Buffalohead’s works are whimsical, narrative, mythical, and anthropomorphic. At first glance, the imagery is familiar: People and animals mingle as if in a fairytale or childhood story. Contemporary audiences have been trained (by Disney and others) to view these anthropomorphic characters as inhabitants of strictly cheerful universes. Buffalohead explores a cultural crossover, recasting the Euro-American folktales with Native characters like the hare or coyote trickster. Just as Disney’s sanitized stories often derived from the more complicated folktales collected by Jacob and Wilhelm Grimm in the 19th century, Buffalohead’s stories interact with the foundational Ponca beliefs, thrusting the viewer into the deep, dark, and symbolic cultural substrata.

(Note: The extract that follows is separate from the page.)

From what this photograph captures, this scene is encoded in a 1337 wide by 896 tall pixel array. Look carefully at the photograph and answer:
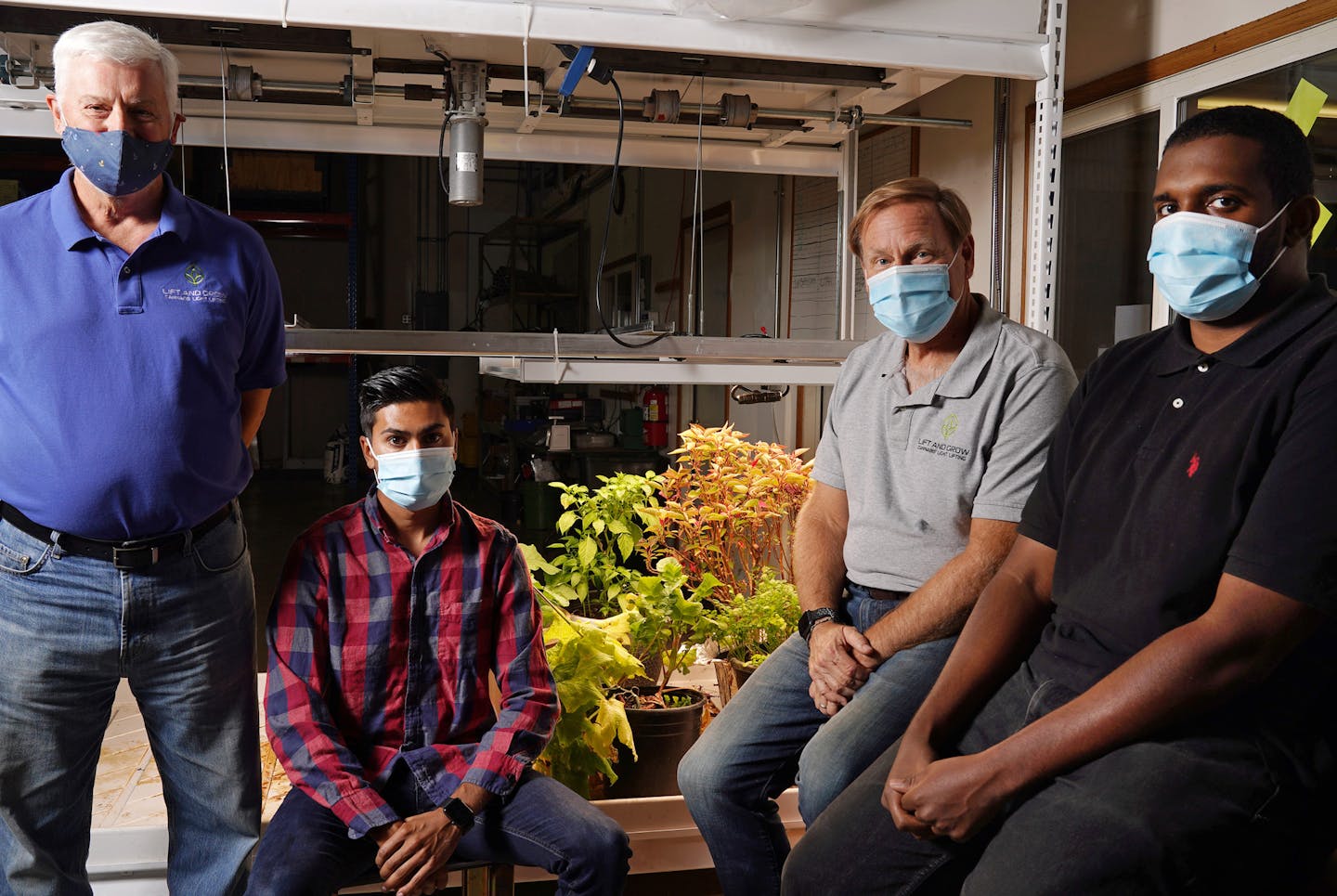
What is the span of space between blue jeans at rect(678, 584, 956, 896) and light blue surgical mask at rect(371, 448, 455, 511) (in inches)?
25.6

Unlike Disney’s anatomically modified creatures that fit so comfortably into human clothing, Buffalohead’s animals maintain their naturalistic forms. In Bad Feminist (2018), a coyote stretches as its ill-fitting red bra unclasps. A hare holds up some underwear that reads “all you can eat.” A protruding red tongue is the only flash of color on its body. In Why I Hate Bras (2018), the same hare perches uncomfortably in a red stiletto, awkwardly coating its mouth with red lipstick. The coyote lies on its back, liberated from the unnatural bra which floats off the upper boundary of the canvas. The scene certainly reflects some of the artist’s personal uneasiness with female cultural prescriptions, yet, the disturbing, even uncanny impression left by the animals’ humanoid behavior points to something more foundational. Dressed in our clothing, our shoes, our makeup, these animals are profoundly estranged from the natural world, and, perhaps by extension, so are we.
Julie Buffalohead has been the subject of over 15 solo exhibitions, including Julie Buffalohead: Let the Show Begin (2012–2013, Smithsonian National Museum of the American Indian, New York); The Truth About Stories: Julie Buffalohead (2015, Museum of Contemporary Native Arts, Santa Fe); Eyes on Julie Buffalohead (2018–2019, Denver Art Museum); and Storytelling: Julie Buffalohead (2019–2020, Minneapolis Institute of Art). In 2014, the Minnesota Museum of American Art mounted a mid-career retrospective of her work, Julie Buffalohead: Coyote Dreams, which traveled to the Plains Art Museum in 2015. Her work has appeared in over 27 group exhibitions at prestigious galleries and museums such as the Weisman Art Museum (2001, Minneapolis) and the Eiteljorg Museum of American Indian and Western Art (2002, 2013–2014, 2017–2018, Indianapolis), among others.
Buffalohead’s work is featured in the collections of major museums across the country, including: the Denver Art Museum, the Detroit Institute of Arts, the Eiteljorg Museum, the Field Museum (Chicago), the Heard Museum (Phoenix), the Minneapolis Institute of Art (Minnesota), the Museum of American Art (St. Paul), the National Museum of Wildlife Art of the United States (Jackson, Wyoming), the Nelson-Atkins Museum of Art (Kansas City), the Missouri Rockwell Museum (Corning, New York), and the Smithsonian National Museum of the American Indian.